Gen. Qassem Soleimani had another attack in the works, according to the Defense Department, and that is why he had to go. He “was actively developing plans to attack American diplomats and service members in Iraq and throughout the region.”

Soleimani has been a key player in a regime that has terrorized the world for nearly 40 years.

From the 1979 hostage crisis, when 52 Americans were held for 444 days, to the scores of other hostages taken by Iran-backed Hezbollah in Lebanon, including the 15-month torture of Stoneham native Lt. Col. William F. Buckley before his death in 1985, Iran has sponsored and executed bloody terrorism around the world for decades, often targeting Americans, both civilian and military.

The theocratic, authoritarian state is still bent on sowing chaos, and there was no man more intimately involved with that project than Gen. Qassem Soleimani.

No more.

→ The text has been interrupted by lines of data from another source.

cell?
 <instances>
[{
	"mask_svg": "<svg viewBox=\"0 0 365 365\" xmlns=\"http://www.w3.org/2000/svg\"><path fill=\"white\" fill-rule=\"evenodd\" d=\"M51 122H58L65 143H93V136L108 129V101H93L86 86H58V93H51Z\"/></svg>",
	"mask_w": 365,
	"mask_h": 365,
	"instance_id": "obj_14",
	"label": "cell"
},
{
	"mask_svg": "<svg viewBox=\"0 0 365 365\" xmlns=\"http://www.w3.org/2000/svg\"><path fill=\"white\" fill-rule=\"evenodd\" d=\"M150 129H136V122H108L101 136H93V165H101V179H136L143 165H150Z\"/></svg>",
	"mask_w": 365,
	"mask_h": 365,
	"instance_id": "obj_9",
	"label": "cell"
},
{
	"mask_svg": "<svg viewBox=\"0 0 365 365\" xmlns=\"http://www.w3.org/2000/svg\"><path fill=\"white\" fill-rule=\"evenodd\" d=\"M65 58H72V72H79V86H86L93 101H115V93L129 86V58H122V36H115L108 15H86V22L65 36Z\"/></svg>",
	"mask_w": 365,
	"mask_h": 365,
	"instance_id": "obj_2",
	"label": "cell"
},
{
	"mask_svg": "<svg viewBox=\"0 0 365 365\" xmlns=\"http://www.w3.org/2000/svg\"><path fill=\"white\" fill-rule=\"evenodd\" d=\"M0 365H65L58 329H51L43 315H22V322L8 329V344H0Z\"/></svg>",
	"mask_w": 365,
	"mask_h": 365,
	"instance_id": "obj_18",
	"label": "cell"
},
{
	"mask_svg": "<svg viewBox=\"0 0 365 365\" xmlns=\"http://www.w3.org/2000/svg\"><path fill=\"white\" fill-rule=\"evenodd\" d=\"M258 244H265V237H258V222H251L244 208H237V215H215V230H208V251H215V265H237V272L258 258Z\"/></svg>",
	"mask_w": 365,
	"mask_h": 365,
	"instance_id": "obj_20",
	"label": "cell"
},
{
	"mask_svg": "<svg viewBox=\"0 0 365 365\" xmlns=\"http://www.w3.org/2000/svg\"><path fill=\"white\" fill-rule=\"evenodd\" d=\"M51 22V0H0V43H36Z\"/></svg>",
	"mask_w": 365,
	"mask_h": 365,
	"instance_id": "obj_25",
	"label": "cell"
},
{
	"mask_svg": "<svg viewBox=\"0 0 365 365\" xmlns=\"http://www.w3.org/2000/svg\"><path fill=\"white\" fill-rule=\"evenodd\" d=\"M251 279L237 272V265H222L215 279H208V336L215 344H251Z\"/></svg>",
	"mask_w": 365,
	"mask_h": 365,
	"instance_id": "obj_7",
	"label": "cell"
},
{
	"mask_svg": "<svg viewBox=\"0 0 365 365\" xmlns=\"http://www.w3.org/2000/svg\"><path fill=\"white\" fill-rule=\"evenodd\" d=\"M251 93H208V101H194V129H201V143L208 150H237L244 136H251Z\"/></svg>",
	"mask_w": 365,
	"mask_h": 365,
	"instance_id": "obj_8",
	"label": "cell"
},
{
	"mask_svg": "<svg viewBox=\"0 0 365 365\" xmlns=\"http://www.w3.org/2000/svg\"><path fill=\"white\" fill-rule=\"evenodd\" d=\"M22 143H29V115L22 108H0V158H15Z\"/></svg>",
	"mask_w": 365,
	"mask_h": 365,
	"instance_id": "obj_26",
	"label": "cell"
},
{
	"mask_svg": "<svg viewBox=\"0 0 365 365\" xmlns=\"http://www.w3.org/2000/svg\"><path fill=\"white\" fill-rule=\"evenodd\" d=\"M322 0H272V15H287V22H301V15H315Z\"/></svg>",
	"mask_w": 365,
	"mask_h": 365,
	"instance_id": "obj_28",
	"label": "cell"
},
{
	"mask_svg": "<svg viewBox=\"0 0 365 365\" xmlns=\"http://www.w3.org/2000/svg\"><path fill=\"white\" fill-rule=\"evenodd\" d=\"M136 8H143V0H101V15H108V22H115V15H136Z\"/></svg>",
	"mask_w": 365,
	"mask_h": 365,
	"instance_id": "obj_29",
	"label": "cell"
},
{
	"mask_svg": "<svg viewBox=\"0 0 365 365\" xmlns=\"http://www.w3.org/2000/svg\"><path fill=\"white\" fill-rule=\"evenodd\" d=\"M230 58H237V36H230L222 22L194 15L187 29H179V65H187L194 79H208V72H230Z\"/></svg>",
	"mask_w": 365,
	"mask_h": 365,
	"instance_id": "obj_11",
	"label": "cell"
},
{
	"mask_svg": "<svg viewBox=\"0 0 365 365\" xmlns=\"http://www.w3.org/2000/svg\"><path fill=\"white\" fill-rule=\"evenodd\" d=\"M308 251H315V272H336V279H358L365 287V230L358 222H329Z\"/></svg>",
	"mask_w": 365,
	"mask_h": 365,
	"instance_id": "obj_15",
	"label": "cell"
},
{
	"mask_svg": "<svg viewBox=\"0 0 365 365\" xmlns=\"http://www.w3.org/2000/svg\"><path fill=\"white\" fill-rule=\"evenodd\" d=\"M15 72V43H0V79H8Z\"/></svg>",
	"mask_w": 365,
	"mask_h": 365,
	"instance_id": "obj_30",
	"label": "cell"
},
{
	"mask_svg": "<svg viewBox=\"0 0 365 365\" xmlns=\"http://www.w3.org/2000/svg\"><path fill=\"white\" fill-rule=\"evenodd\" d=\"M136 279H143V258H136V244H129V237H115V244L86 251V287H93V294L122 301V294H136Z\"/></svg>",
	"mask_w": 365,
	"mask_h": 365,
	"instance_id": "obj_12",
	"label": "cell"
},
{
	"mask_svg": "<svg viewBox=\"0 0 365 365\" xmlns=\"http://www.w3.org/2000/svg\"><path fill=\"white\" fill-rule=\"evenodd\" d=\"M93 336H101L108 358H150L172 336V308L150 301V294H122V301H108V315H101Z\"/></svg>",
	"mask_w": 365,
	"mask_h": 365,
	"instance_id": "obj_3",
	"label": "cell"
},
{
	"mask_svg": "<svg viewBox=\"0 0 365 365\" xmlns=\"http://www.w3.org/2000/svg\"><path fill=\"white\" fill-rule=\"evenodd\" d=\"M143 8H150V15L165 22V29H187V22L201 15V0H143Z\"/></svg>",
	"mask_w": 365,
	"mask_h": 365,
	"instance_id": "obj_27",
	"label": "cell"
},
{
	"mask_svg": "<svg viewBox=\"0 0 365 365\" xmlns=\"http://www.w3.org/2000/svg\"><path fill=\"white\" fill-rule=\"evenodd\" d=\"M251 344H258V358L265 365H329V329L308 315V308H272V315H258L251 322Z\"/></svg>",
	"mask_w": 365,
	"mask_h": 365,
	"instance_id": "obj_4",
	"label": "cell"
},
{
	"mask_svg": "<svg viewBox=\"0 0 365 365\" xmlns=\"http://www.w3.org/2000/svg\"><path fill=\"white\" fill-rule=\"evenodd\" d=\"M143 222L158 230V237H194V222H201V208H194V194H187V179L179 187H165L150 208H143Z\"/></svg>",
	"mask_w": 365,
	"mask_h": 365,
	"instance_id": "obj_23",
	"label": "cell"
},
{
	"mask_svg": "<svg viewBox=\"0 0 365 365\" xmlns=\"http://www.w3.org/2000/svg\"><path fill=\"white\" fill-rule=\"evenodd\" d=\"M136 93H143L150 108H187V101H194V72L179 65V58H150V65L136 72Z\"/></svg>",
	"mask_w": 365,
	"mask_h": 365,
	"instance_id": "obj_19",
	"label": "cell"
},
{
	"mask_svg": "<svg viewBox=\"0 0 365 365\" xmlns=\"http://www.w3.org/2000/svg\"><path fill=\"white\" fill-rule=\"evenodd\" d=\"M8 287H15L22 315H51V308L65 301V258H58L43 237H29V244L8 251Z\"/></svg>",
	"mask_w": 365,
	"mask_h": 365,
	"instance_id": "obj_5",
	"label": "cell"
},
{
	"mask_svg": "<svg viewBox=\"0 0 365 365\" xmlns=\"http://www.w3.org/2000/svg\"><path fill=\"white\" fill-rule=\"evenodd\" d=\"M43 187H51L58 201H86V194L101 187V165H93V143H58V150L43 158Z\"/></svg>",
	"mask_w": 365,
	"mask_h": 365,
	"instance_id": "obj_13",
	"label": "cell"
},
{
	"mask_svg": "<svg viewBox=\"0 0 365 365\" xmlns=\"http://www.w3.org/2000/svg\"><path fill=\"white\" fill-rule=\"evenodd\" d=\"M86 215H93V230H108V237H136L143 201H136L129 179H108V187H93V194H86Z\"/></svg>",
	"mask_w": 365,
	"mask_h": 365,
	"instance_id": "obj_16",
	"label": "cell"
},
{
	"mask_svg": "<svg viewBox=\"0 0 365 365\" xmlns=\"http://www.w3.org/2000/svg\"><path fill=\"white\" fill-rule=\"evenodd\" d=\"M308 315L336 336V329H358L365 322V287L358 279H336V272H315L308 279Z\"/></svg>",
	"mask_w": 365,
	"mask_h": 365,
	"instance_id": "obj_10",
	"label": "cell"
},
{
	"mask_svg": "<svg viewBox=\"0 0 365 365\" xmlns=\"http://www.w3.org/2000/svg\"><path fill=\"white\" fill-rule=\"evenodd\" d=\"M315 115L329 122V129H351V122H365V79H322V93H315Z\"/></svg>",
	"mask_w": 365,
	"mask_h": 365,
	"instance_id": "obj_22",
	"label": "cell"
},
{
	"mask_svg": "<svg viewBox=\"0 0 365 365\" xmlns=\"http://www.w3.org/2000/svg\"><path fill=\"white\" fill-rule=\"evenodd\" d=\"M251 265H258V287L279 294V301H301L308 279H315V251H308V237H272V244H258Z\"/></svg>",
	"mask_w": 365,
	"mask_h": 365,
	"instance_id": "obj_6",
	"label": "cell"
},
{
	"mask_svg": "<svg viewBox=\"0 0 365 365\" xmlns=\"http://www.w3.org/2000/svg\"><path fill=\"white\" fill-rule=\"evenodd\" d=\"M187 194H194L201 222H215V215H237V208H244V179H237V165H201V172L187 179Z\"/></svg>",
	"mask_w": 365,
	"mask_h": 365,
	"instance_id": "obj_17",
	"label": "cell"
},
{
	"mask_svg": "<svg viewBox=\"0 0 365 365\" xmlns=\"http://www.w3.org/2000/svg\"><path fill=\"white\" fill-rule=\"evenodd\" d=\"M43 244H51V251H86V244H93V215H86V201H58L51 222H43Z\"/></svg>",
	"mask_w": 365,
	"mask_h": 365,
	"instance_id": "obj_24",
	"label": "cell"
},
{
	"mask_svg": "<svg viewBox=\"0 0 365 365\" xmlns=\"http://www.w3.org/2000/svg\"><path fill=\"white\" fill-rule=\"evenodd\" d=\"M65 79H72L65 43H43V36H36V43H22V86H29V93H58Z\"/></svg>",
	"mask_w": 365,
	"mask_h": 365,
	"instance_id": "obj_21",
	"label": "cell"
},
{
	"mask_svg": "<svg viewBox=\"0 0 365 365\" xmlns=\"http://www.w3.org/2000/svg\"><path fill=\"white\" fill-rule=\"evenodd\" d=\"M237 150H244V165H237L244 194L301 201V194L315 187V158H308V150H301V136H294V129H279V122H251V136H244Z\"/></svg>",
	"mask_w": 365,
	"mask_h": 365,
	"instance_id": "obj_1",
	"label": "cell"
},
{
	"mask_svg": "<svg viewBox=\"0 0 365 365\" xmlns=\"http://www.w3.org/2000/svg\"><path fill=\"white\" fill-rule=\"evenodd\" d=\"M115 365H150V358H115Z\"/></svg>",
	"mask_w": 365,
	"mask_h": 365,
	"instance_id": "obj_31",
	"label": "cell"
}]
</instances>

This particular nightmare is over.

Texas Congressman Dan Crenshaw, a former Navy SEAL who fought in Iraq and lost an eye in an IED blast in Afghanistan, put it best, tweeting, when the news broke: “Tonight’s a good night. Soleimani, the world’s pre-eminent sponsor of terrorism, is now dead. He spent decades spreading death and destruction across the region, including engineering and providing IEDs to Shia militias in Iraq that were used to kill hundreds of Americans.”

The global consequences of these events have yet to play out, and we may or may not be at the precipice of something darker in our Middle East entanglements, but for today, we know that one man who killed and maimed hundreds of thousands has met his well-deserved end.